Apologies for the length. there is no funny side or tear jerking momet here. just a story about an unknown feud between my Mum and her Mum.

When i was about 13/14 my parents decided to split. it was more of my mums decision than my dads, however it was a relatively amicable divorce. let me give you a little background about each of my parents.

My Mum came from a very traditional family from the highlands. While i loved them, they were quite backwards in terms of family values. My mum was the middle child of the family and virtually ignored unless she did something wrong. My mum is also naturally smart, the kind of person who could skive off school most of the year, do no revision whatsoever yet still get A's in her exams. (and yes, this is exactly what she did). Her mother however could not see past the disobediance of rules and notice the obvious gift in her head. Her elder brother (apparently) was illegitimate and not my grandads son, therefore he was deemed as a lost cause and so naturally became one, disappearing in his early twenties. My mum met him a few years later and he was a junked up mess. she never heard from him after that. Her younger brother was the golden child, got away with anything he liked and was showered with praise for just about everything. In this environment, my mum learnt to provide for herself and look to her friends and their families for support (they were much more liberal). Obviously she moved away as soon as possible and began living independantly in edinburgh.

My Dad on the other hand, came from a widespread liberal family from around the country. My Gran and grandad have always been incredibly doting upon their grandchildren (me included) and i would bet money that it was similar for my dad and my aunt. This did mean though that my dad never left home and never really learnt how to fend for himself. even in his early twenties, he could come home to a nice meal cooked by his ma and have his clothes washed and ironed without having to lift a finger.

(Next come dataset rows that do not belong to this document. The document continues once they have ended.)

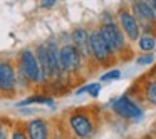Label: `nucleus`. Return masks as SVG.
<instances>
[{
    "label": "nucleus",
    "mask_w": 156,
    "mask_h": 139,
    "mask_svg": "<svg viewBox=\"0 0 156 139\" xmlns=\"http://www.w3.org/2000/svg\"><path fill=\"white\" fill-rule=\"evenodd\" d=\"M94 107H76L64 112L61 121L54 119L55 132L54 139L61 136L62 139H92L98 131Z\"/></svg>",
    "instance_id": "obj_1"
},
{
    "label": "nucleus",
    "mask_w": 156,
    "mask_h": 139,
    "mask_svg": "<svg viewBox=\"0 0 156 139\" xmlns=\"http://www.w3.org/2000/svg\"><path fill=\"white\" fill-rule=\"evenodd\" d=\"M59 67H61V77L71 84H74L76 79L82 75V69L86 67V64L71 40L59 45Z\"/></svg>",
    "instance_id": "obj_2"
},
{
    "label": "nucleus",
    "mask_w": 156,
    "mask_h": 139,
    "mask_svg": "<svg viewBox=\"0 0 156 139\" xmlns=\"http://www.w3.org/2000/svg\"><path fill=\"white\" fill-rule=\"evenodd\" d=\"M15 65L22 74L27 77V81L30 82V85L37 91L42 89V71L39 65L37 55L32 47H25L22 50H19V54L15 55Z\"/></svg>",
    "instance_id": "obj_3"
},
{
    "label": "nucleus",
    "mask_w": 156,
    "mask_h": 139,
    "mask_svg": "<svg viewBox=\"0 0 156 139\" xmlns=\"http://www.w3.org/2000/svg\"><path fill=\"white\" fill-rule=\"evenodd\" d=\"M99 32H101L102 39L106 40V44L109 45L114 55H121L122 52L128 49V42H126V35L122 34L121 27L112 20V17L109 14H104L101 24H99Z\"/></svg>",
    "instance_id": "obj_4"
},
{
    "label": "nucleus",
    "mask_w": 156,
    "mask_h": 139,
    "mask_svg": "<svg viewBox=\"0 0 156 139\" xmlns=\"http://www.w3.org/2000/svg\"><path fill=\"white\" fill-rule=\"evenodd\" d=\"M17 96V65L14 57L0 55V97L12 99Z\"/></svg>",
    "instance_id": "obj_5"
},
{
    "label": "nucleus",
    "mask_w": 156,
    "mask_h": 139,
    "mask_svg": "<svg viewBox=\"0 0 156 139\" xmlns=\"http://www.w3.org/2000/svg\"><path fill=\"white\" fill-rule=\"evenodd\" d=\"M89 50H91L92 62L96 65L101 67H109L111 64H114V52L109 49V45L106 44V40L102 39L99 29H92L89 30Z\"/></svg>",
    "instance_id": "obj_6"
},
{
    "label": "nucleus",
    "mask_w": 156,
    "mask_h": 139,
    "mask_svg": "<svg viewBox=\"0 0 156 139\" xmlns=\"http://www.w3.org/2000/svg\"><path fill=\"white\" fill-rule=\"evenodd\" d=\"M131 14L134 15L139 29L148 34H154L156 29V14L153 10L149 0H133L131 2ZM156 35V34H154Z\"/></svg>",
    "instance_id": "obj_7"
},
{
    "label": "nucleus",
    "mask_w": 156,
    "mask_h": 139,
    "mask_svg": "<svg viewBox=\"0 0 156 139\" xmlns=\"http://www.w3.org/2000/svg\"><path fill=\"white\" fill-rule=\"evenodd\" d=\"M111 109L118 117L124 119V121H129V122H139L144 117L143 107L136 101H133L128 94L114 99L112 104H111Z\"/></svg>",
    "instance_id": "obj_8"
},
{
    "label": "nucleus",
    "mask_w": 156,
    "mask_h": 139,
    "mask_svg": "<svg viewBox=\"0 0 156 139\" xmlns=\"http://www.w3.org/2000/svg\"><path fill=\"white\" fill-rule=\"evenodd\" d=\"M24 124L29 139H54V121H49L45 117H34L25 121Z\"/></svg>",
    "instance_id": "obj_9"
},
{
    "label": "nucleus",
    "mask_w": 156,
    "mask_h": 139,
    "mask_svg": "<svg viewBox=\"0 0 156 139\" xmlns=\"http://www.w3.org/2000/svg\"><path fill=\"white\" fill-rule=\"evenodd\" d=\"M118 22L119 27H121L122 34L126 35V39L131 42H136L141 35V29H139L138 22H136L134 15L131 14V10L128 9H119L118 10Z\"/></svg>",
    "instance_id": "obj_10"
},
{
    "label": "nucleus",
    "mask_w": 156,
    "mask_h": 139,
    "mask_svg": "<svg viewBox=\"0 0 156 139\" xmlns=\"http://www.w3.org/2000/svg\"><path fill=\"white\" fill-rule=\"evenodd\" d=\"M71 42L76 45V49L79 50L82 61H84L86 65L94 64L91 57V50H89V30L84 27H76L74 30L71 32Z\"/></svg>",
    "instance_id": "obj_11"
},
{
    "label": "nucleus",
    "mask_w": 156,
    "mask_h": 139,
    "mask_svg": "<svg viewBox=\"0 0 156 139\" xmlns=\"http://www.w3.org/2000/svg\"><path fill=\"white\" fill-rule=\"evenodd\" d=\"M32 104H42V106H49V107H54V104H55V101H54V97H52V94H49V92H45V91H34L29 97H25V99H22L20 102H19V107H22V106H32Z\"/></svg>",
    "instance_id": "obj_12"
},
{
    "label": "nucleus",
    "mask_w": 156,
    "mask_h": 139,
    "mask_svg": "<svg viewBox=\"0 0 156 139\" xmlns=\"http://www.w3.org/2000/svg\"><path fill=\"white\" fill-rule=\"evenodd\" d=\"M141 96L148 106L156 107V79H148L144 81L141 89Z\"/></svg>",
    "instance_id": "obj_13"
},
{
    "label": "nucleus",
    "mask_w": 156,
    "mask_h": 139,
    "mask_svg": "<svg viewBox=\"0 0 156 139\" xmlns=\"http://www.w3.org/2000/svg\"><path fill=\"white\" fill-rule=\"evenodd\" d=\"M136 42H138L139 50H143V52H153V50H154V47H156V35L144 32V34L139 35V39Z\"/></svg>",
    "instance_id": "obj_14"
},
{
    "label": "nucleus",
    "mask_w": 156,
    "mask_h": 139,
    "mask_svg": "<svg viewBox=\"0 0 156 139\" xmlns=\"http://www.w3.org/2000/svg\"><path fill=\"white\" fill-rule=\"evenodd\" d=\"M10 139H29L27 132H25V124L22 121H14L10 131Z\"/></svg>",
    "instance_id": "obj_15"
},
{
    "label": "nucleus",
    "mask_w": 156,
    "mask_h": 139,
    "mask_svg": "<svg viewBox=\"0 0 156 139\" xmlns=\"http://www.w3.org/2000/svg\"><path fill=\"white\" fill-rule=\"evenodd\" d=\"M12 126H14V121H12V119L0 116V139H10Z\"/></svg>",
    "instance_id": "obj_16"
},
{
    "label": "nucleus",
    "mask_w": 156,
    "mask_h": 139,
    "mask_svg": "<svg viewBox=\"0 0 156 139\" xmlns=\"http://www.w3.org/2000/svg\"><path fill=\"white\" fill-rule=\"evenodd\" d=\"M121 77V71L119 69H111L108 71L106 74L101 75V82H112V81H118Z\"/></svg>",
    "instance_id": "obj_17"
},
{
    "label": "nucleus",
    "mask_w": 156,
    "mask_h": 139,
    "mask_svg": "<svg viewBox=\"0 0 156 139\" xmlns=\"http://www.w3.org/2000/svg\"><path fill=\"white\" fill-rule=\"evenodd\" d=\"M154 62V55L151 54V52H146V54L139 55L138 59H136V64L138 65H149Z\"/></svg>",
    "instance_id": "obj_18"
},
{
    "label": "nucleus",
    "mask_w": 156,
    "mask_h": 139,
    "mask_svg": "<svg viewBox=\"0 0 156 139\" xmlns=\"http://www.w3.org/2000/svg\"><path fill=\"white\" fill-rule=\"evenodd\" d=\"M99 92H101V84H99V82H91V84H87V92H86L87 96L98 97Z\"/></svg>",
    "instance_id": "obj_19"
},
{
    "label": "nucleus",
    "mask_w": 156,
    "mask_h": 139,
    "mask_svg": "<svg viewBox=\"0 0 156 139\" xmlns=\"http://www.w3.org/2000/svg\"><path fill=\"white\" fill-rule=\"evenodd\" d=\"M57 2H59V0H42L39 7H41L42 10H49V9L55 7V5H57Z\"/></svg>",
    "instance_id": "obj_20"
},
{
    "label": "nucleus",
    "mask_w": 156,
    "mask_h": 139,
    "mask_svg": "<svg viewBox=\"0 0 156 139\" xmlns=\"http://www.w3.org/2000/svg\"><path fill=\"white\" fill-rule=\"evenodd\" d=\"M149 4H151L153 10H154V14H156V0H149Z\"/></svg>",
    "instance_id": "obj_21"
},
{
    "label": "nucleus",
    "mask_w": 156,
    "mask_h": 139,
    "mask_svg": "<svg viewBox=\"0 0 156 139\" xmlns=\"http://www.w3.org/2000/svg\"><path fill=\"white\" fill-rule=\"evenodd\" d=\"M143 139H156V137H153L151 134H148V136H143Z\"/></svg>",
    "instance_id": "obj_22"
}]
</instances>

So needless to say, my Mum and Dad met, blah de blah de blah. cue 14 years later and my mums fed up of running the house, having a career and providing for a teenager with little help from my dad. they split up amicably. My mum, who had kept contact and visited regularly with her parents despite pretty much running away years ago, has to break the news to them. This does not sit well with my gran.(I should note that my grandad was a much more reasonable person but he was quiet and i believe just went with my grans decisions, wether he agreed or not) a divorce in their family, what would their neighbours and friends think? I still dont know what was said or happened between my mum and my grandparents but all that matters is they cut all contact with my mum after that. for some reason though, they increased contact with my dad, treated him almost like a third son, and through him, me. while I loved them, i couldnt get over the weirdness of the situation. my dad was pretty much everything they were against. What really took the biscuit though, was when my grandad took ill and died quite suddenly. Now, I would have thought that this event maybe would have forced my gran to speak to my mum.no. my gran called my dad and asked him to call my mum. How screwed up is finding out your dad is dead from your ex? so we went to the funeral, my mum and gran were in the same room but my gran didnt seem to want to speak to my mum. after that it went back to the same situation of no contact at all.

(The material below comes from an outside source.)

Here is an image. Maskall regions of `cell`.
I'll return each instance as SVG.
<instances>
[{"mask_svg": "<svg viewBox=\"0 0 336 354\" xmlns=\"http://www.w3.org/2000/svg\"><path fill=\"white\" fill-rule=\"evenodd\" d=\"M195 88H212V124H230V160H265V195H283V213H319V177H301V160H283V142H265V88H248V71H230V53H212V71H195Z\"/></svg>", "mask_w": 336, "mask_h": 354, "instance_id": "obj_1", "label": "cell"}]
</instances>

It has been like this ever since.

My Mums now living on her own, back on the dating scene, with mixed results. My dad found a new partner pretty quickly and they are now married. I get on really well with my stepmum and her family aswell.
I havent heard from my gran though since I moved to Uni. maybe shes doing the same thing to me...
(, Sun 15 Nov 2009, 20:18, 1 reply)

should add that in the ten months between my mum and my stepmum, my dad learned how to live for himself, and is now and avid houseman when not at work. constantly doing something, be it cooking brilliant shepherds pie, or DIY.